Records of scene-based questions
◇ ◇ ◇

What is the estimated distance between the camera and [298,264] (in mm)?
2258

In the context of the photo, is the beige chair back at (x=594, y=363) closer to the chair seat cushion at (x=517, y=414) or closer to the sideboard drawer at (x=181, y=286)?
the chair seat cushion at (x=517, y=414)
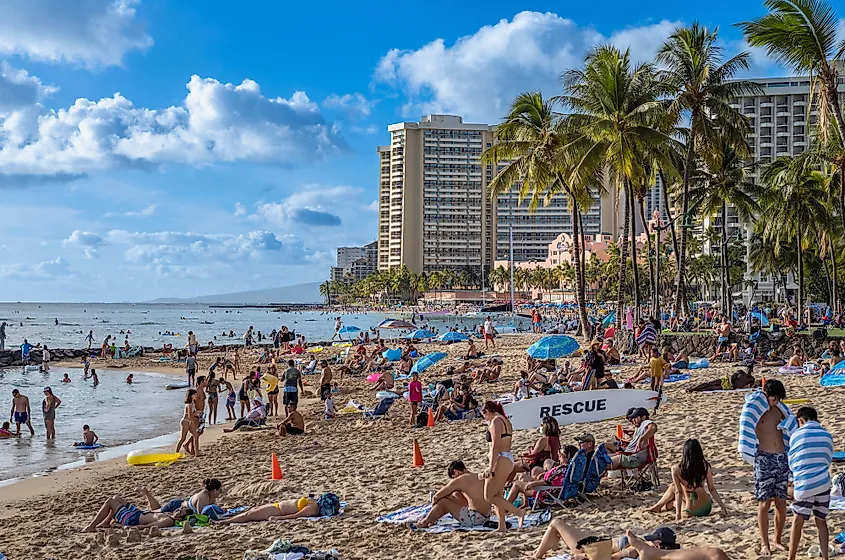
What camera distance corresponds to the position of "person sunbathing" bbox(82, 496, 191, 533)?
8977 mm

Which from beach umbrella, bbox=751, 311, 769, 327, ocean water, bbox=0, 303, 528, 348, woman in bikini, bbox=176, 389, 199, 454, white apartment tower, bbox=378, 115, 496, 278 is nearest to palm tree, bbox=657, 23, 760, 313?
beach umbrella, bbox=751, 311, 769, 327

◇ ◇ ◇

# What you will do
Quote the records in their entirety, keeping the wording exact and excluding pictures.

# Result for this exercise
What is the estimated distance between the camera and [298,264] (in mm)?
2258

In the context of the photo, is the beige chair back at (x=594, y=363) closer to the chair seat cushion at (x=517, y=414) or closer to the sideboard drawer at (x=181, y=286)?
the chair seat cushion at (x=517, y=414)
What camera distance corresponds to the position of "person sunbathing" bbox(82, 496, 191, 533)?
8977 mm

Which from beach umbrella, bbox=751, 311, 769, 327, ocean water, bbox=0, 303, 528, 348, woman in bikini, bbox=176, 389, 199, 454, white apartment tower, bbox=378, 115, 496, 278 is nearest to palm tree, bbox=657, 23, 760, 313?
beach umbrella, bbox=751, 311, 769, 327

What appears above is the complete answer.